• Exercise details:
In the lines and angles test, what does the detailed solution give as the measure of ∠FCD in the first question?

Lines and Angles - 2 - Class 10 The Complete SAT Course Free MCQ Test

Test: Lines & Angles - 2 - Question 1

In the given figure AB || CD, ∠A = 128°, ∠E = 144°. Then, ∠FCD is equal to :

A.
72°
B.
64°
C.
136°
D.
92°

Detailed Solution: Question 1

As per the given figure,
Through E draw EE’ || AB || CD.
Then, ∠AEE’ = 180° ‒ ∠BAE = (180° ‒ 128°) = 52°.
(Interior angles on the same side of the transversal are supplementary.)
Now, ∠E’EC = (144° ‒ 52°) = 92°.
∠FCD = ∠E’EC = 92° (Corr. ∠s).
Hence, option D is correct.

Test: Lines & Angles - 2 - Question 2

In the trapezium PQRS, QR || PS, ∠Q = 90°, PQ = QR and ∠PRS = 20°. If ∠TSR = θ, then the value of θ is:

A.

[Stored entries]

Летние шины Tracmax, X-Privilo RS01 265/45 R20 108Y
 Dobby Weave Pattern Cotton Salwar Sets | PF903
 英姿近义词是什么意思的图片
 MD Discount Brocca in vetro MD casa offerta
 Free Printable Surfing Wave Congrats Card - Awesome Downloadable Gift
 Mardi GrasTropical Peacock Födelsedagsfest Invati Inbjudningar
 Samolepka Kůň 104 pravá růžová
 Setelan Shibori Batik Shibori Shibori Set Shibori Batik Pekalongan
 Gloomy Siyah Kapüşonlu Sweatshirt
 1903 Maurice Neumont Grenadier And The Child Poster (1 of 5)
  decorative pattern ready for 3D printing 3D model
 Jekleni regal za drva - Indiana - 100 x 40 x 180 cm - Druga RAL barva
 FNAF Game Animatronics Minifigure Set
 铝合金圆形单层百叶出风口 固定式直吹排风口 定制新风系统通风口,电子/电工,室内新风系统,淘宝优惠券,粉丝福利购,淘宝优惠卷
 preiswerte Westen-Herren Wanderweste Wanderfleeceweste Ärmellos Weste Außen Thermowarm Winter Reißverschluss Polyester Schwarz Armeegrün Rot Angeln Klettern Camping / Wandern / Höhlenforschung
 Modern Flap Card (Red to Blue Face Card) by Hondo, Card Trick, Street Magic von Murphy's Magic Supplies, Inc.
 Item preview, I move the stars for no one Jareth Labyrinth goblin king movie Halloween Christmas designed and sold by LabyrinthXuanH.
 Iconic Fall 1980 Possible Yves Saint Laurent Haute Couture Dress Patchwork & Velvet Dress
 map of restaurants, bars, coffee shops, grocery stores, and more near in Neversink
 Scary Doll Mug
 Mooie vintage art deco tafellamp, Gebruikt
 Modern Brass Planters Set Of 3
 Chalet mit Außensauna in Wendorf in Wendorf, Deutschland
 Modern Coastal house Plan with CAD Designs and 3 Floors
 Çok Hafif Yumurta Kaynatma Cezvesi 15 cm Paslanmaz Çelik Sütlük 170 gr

• Your response:
92°, which is option D.